Segment Open

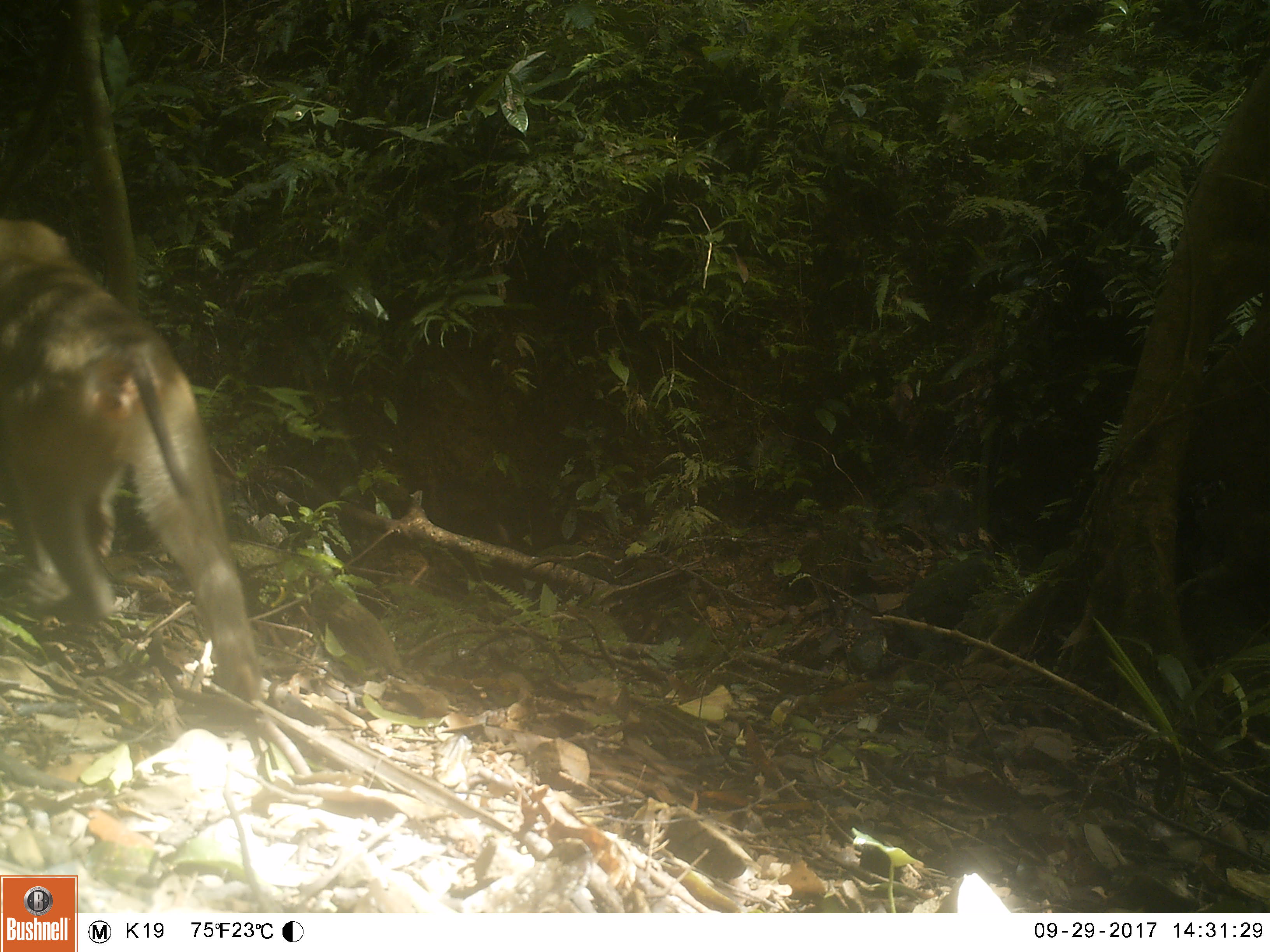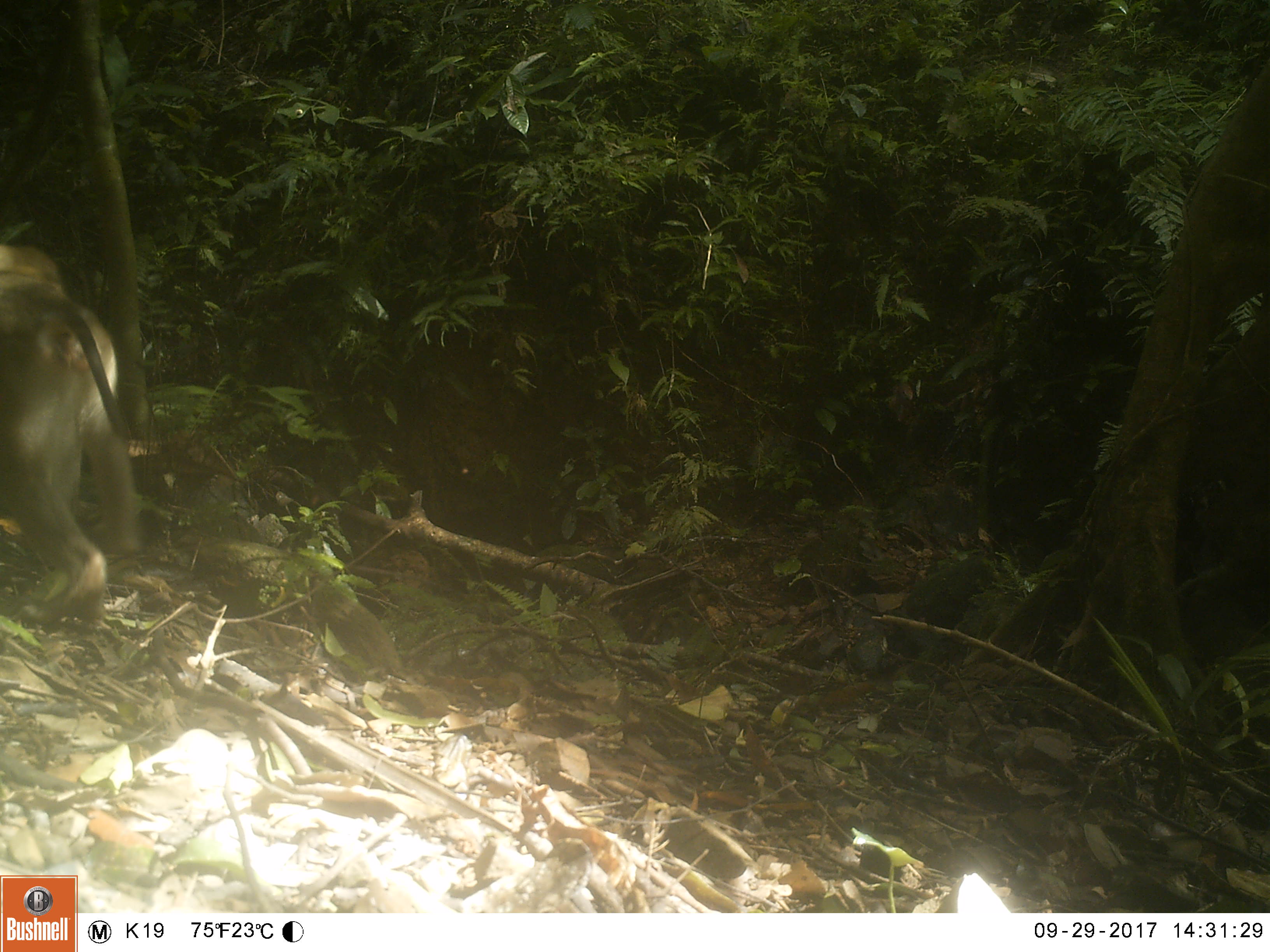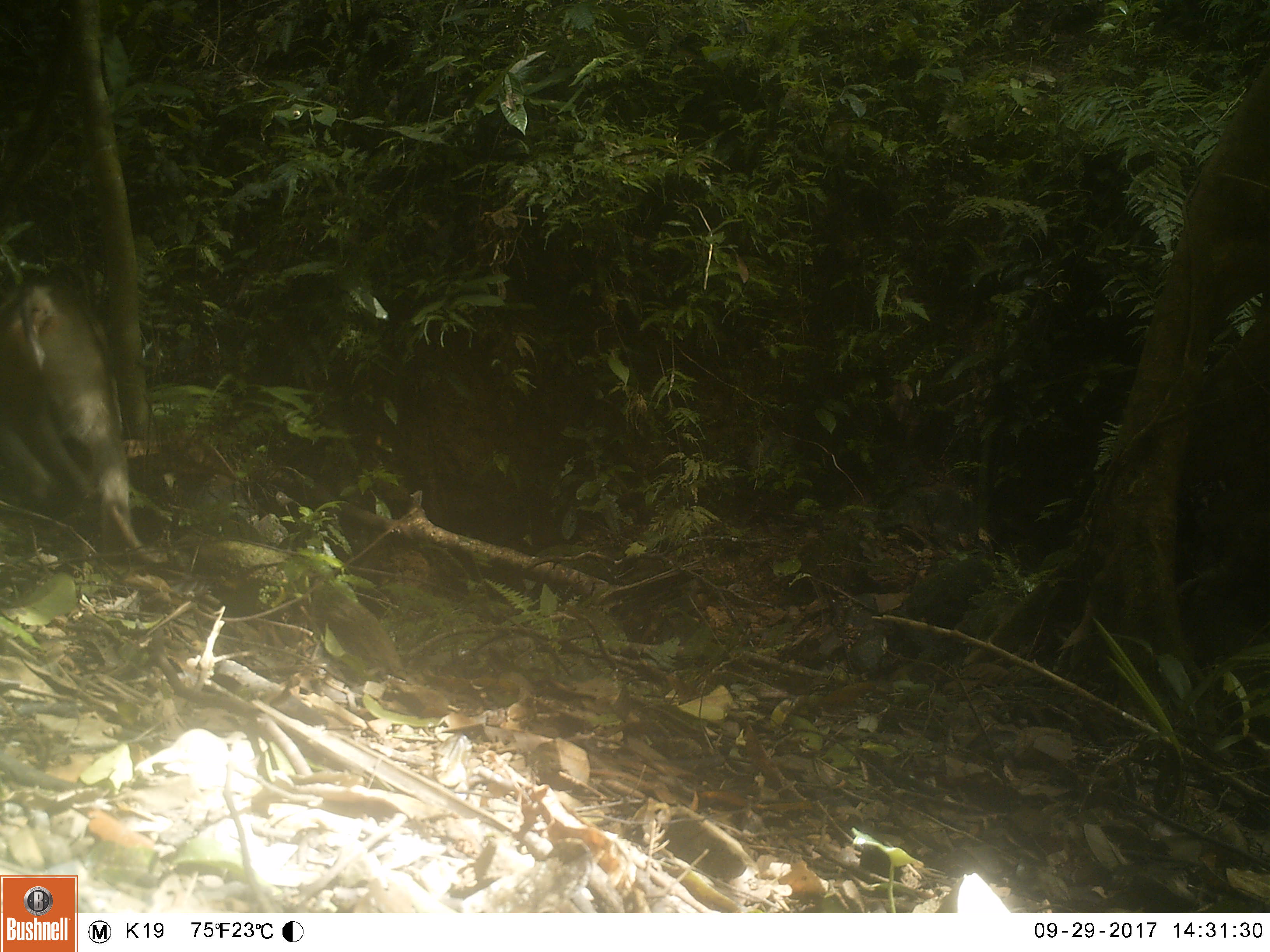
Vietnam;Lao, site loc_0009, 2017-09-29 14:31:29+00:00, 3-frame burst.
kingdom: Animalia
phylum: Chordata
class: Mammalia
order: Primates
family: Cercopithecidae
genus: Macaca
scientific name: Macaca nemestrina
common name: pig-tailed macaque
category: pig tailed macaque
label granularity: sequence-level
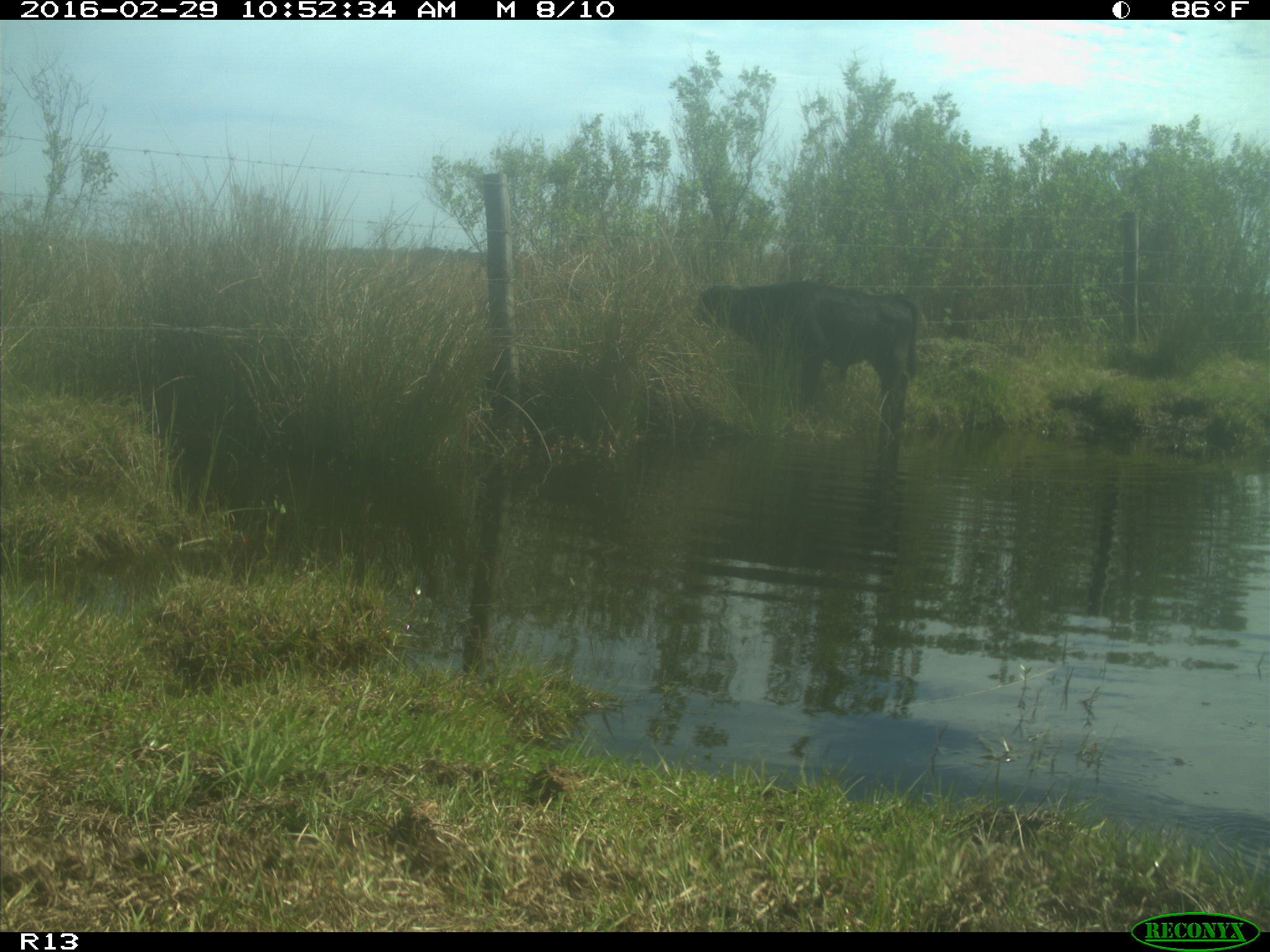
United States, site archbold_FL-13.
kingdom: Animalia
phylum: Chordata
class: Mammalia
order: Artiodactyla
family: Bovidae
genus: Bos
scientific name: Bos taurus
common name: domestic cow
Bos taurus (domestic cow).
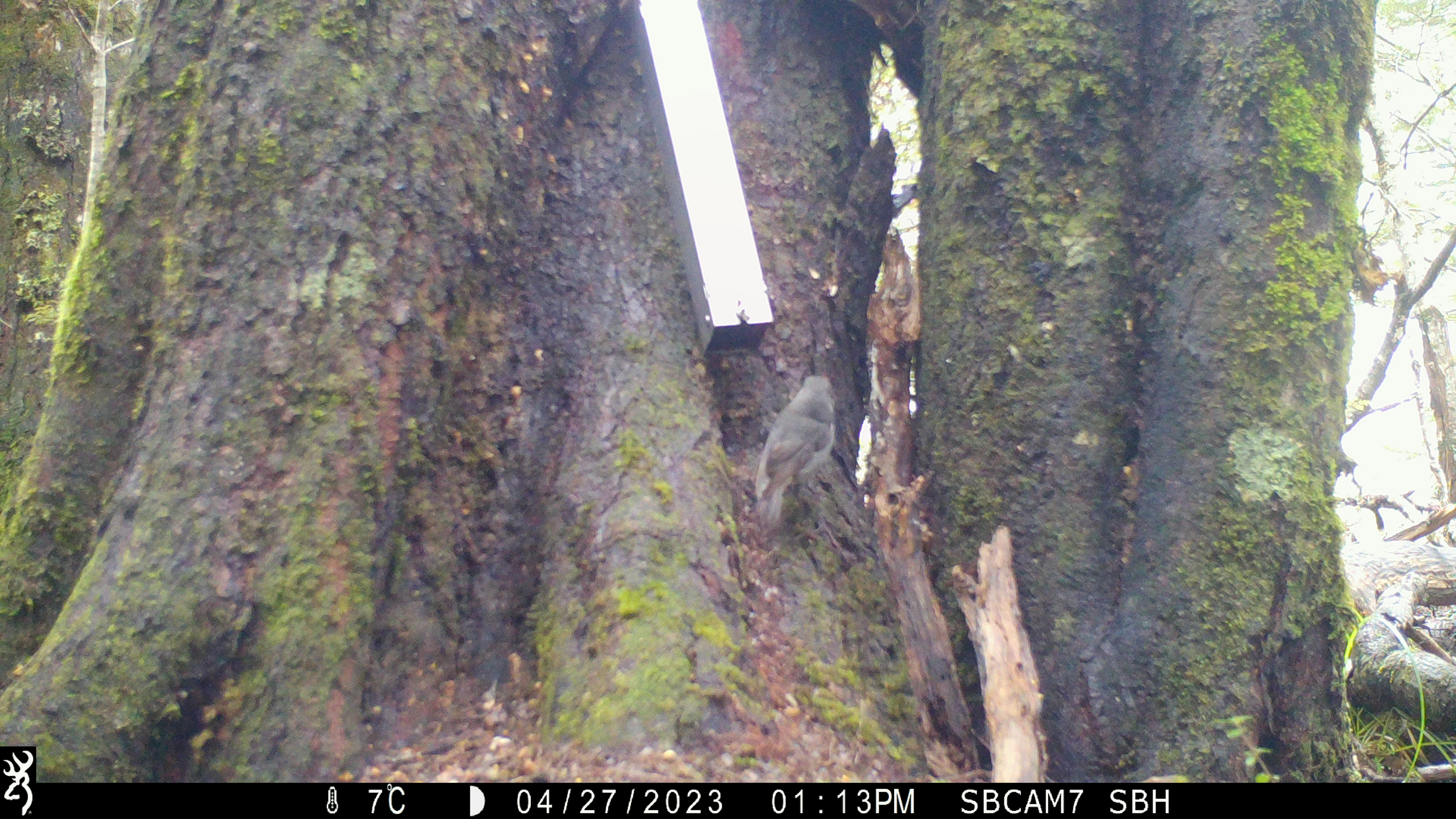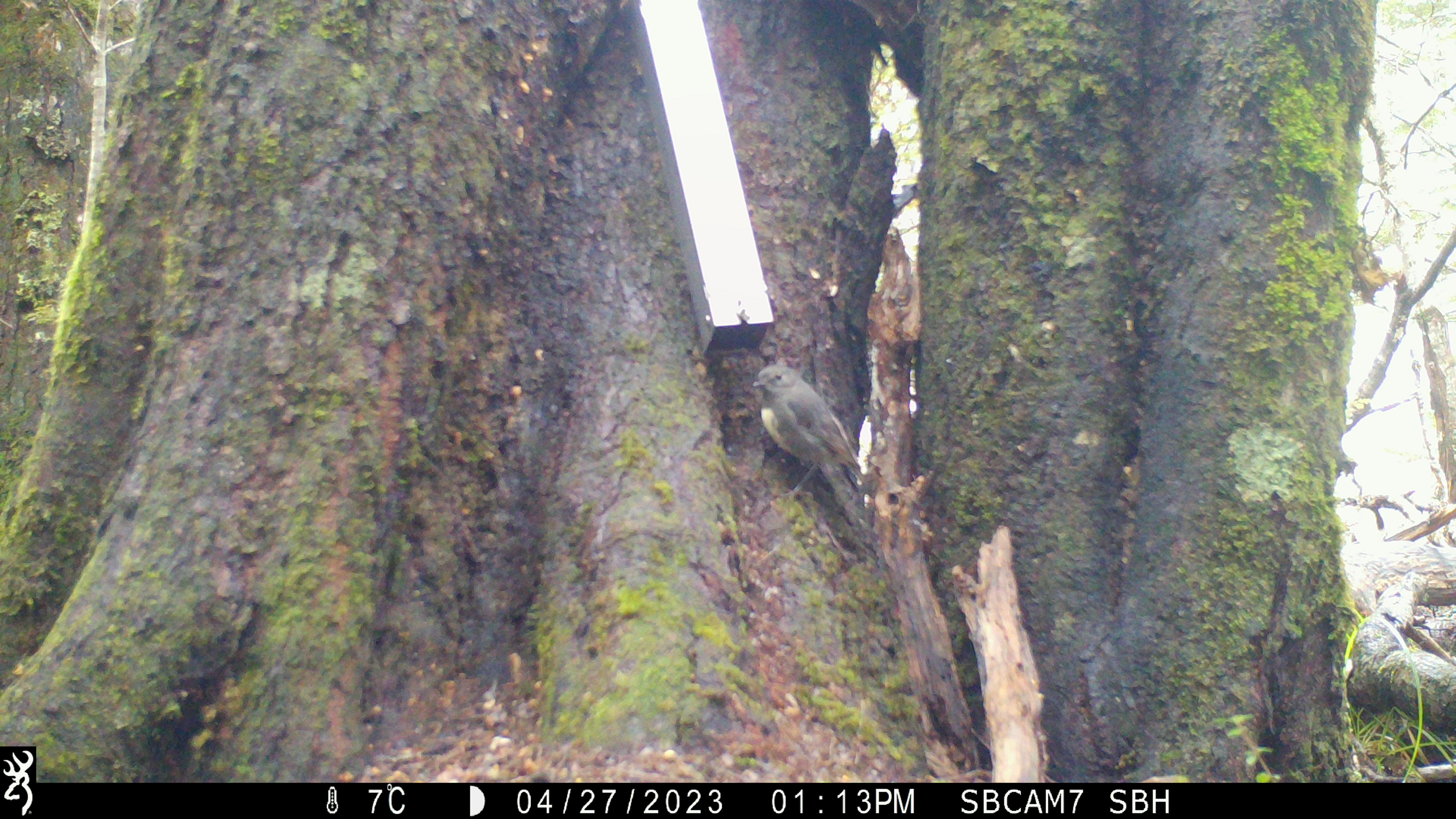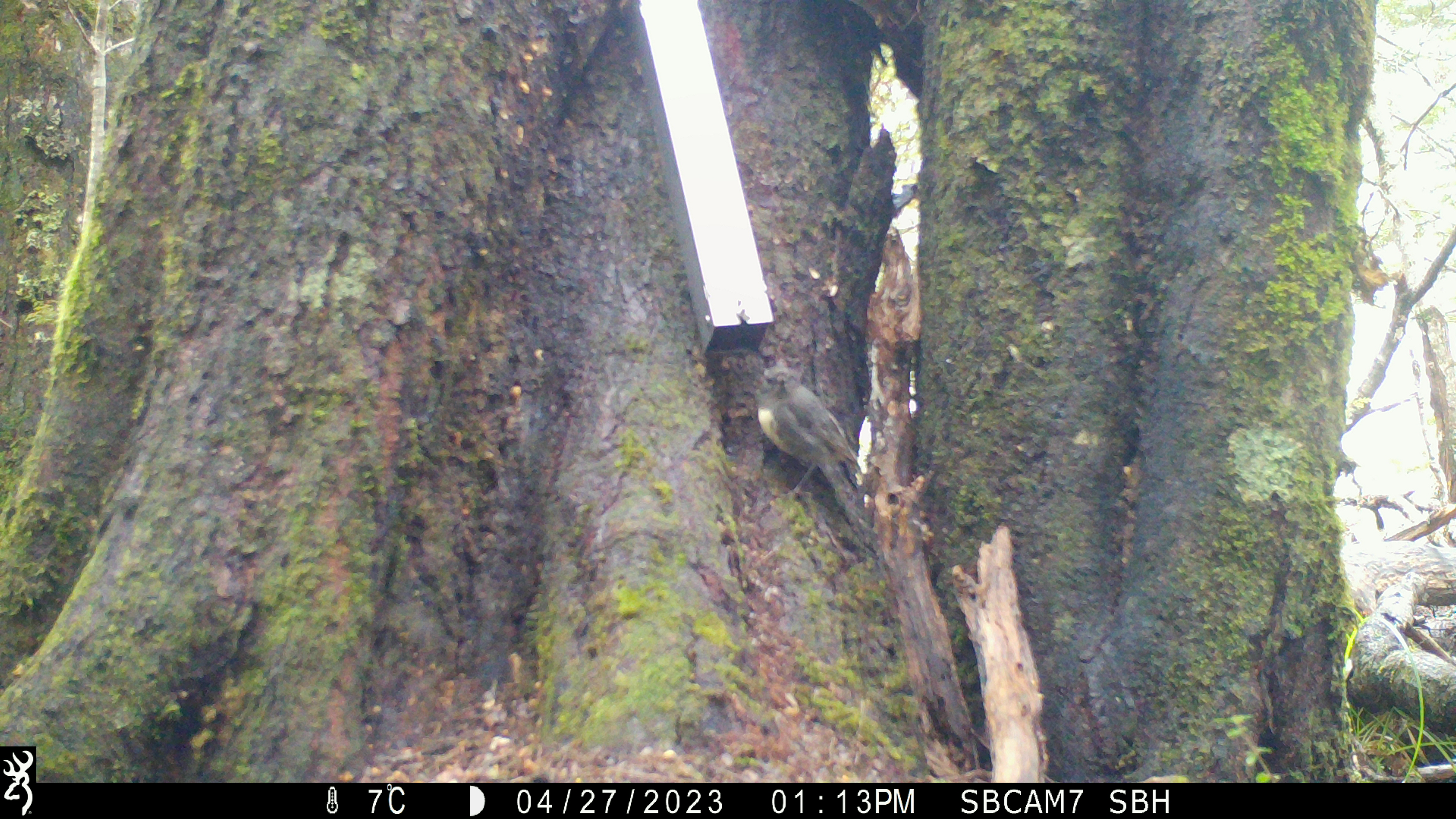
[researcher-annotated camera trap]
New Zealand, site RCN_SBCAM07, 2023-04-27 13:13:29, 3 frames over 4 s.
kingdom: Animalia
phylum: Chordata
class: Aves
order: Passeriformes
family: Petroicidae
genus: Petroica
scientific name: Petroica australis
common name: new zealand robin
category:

Segment Closed

* _What needs to be done_
Drop the pictures and reproduce the rest of the data exactly.

* _Completed exercise_
Vietnam;Lao, site loc_0009, 2017-09-29 14:31:29+00:00, 3-frame burst.
kingdom: Animalia
phylum: Chordata
class: Mammalia
order: Primates
family: Cercopithecidae
genus: Macaca
scientific name: Macaca nemestrina
common name: pig-tailed macaque
category: pig tailed macaque
label granularity: sequence-level
United States, site archbold_FL-13.
kingdom: Animalia
phylum: Chordata
class: Mammalia
order: Artiodactyla
family: Bovidae
genus: Bos
scientific name: Bos taurus
common name: domestic cow
Bos taurus (domestic cow).
[researcher-annotated camera trap]
New Zealand, site RCN_SBCAM07, 2023-04-27 13:13:29, 3 frames over 4 s.
kingdom: Animalia
phylum: Chordata
class: Aves
order: Passeriformes
family: Petroicidae
genus: Petroica
scientific name: Petroica australis
common name: new zealand robin
category:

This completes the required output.